Imagine a scenario where you want to limit the output of results to a reranker, whether a single reranker, or within rerankers that are in a chain. For example, you want to process blog posts and ignore non-blog posts. You would set up a UDF to filter for blog categories and return null score for non-blog content.

if (get('$.document_metadata.category') == 'blog') get('$.score') else null

This would remove non-blog posts from the results. Then you can set a limit of 10 to get only the top 10 blog post results.

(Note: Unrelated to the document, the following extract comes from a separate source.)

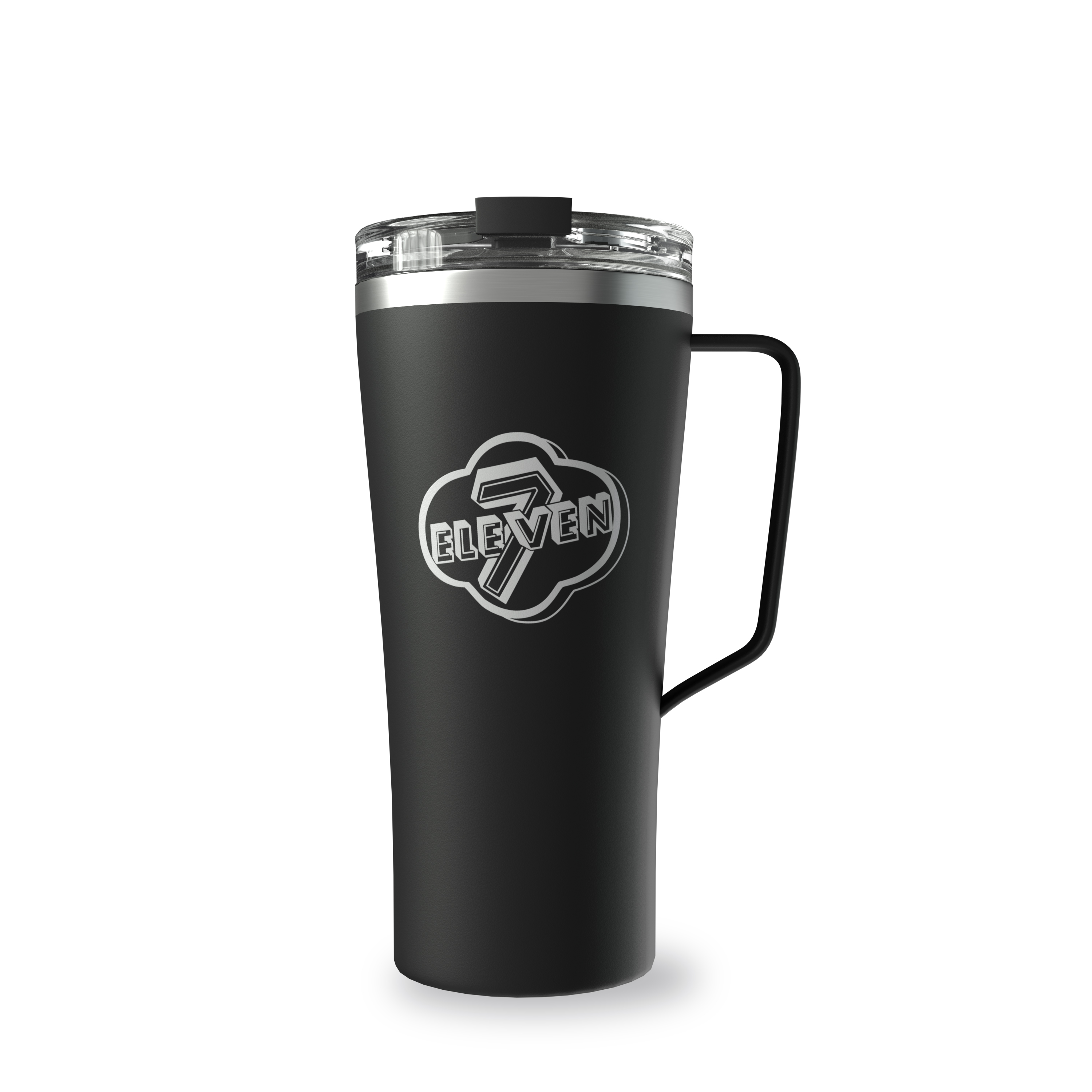 Call of the wild xxl 946 ml32 oz stainless steel mug 20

Combine cutoffs and limits

Using both cutoffs and limits in a chain allows for more refined control over query results.

"reranker": {
"type": "chain",
"rerankers": [
"type": "userfn",
"user_function": "if (get('$.document_metadata.category') == 'blog') get('$.score') else null",
"limit": 10
"type": "customer_reranker",
"reranker_name": "Rerank_Multilingual_v1",
"cutoff": 0.5,
"limit": 3

This filters out non-blog content where the UDF reranker limits the output to 10, and sends these 10 results to the Vectara Multilingual reranker which both removes results with a score below 0.5 and returns the top 3 results from the remaining set.

Improve summarization

You can also improve LLM summarization by using cutoffs and limits. For example, filter out low-scoring results with a high threshold before sending them for summarization, which can improve the quality of the generated summary. This example uses both Slingshot and a User Defined Function to send only highly relevant and recent documents for summarization.

"reranker": {
"type": "chain",
"rerankers": [
"type": "customer_reranker",
"reranker_name": "Rerank_Multilingual_v1",
"cutoff": 0.75,
"limit": 10
"type": "userfn",
"user_function": "get('$.document_metadata.publish_ts')"
  1. The first stage in the chain filters out documents with scores lower than 0.75 and it also limits the results to 10.
  2. The next stage prioritizes documents based on their publish_ts value, which represents the publication timestamp.

You can also enable reranking in the Vectara console after navigating to the Query tab of a corpus and selecting Retrieval. Use this for exploration and experimenting with the API.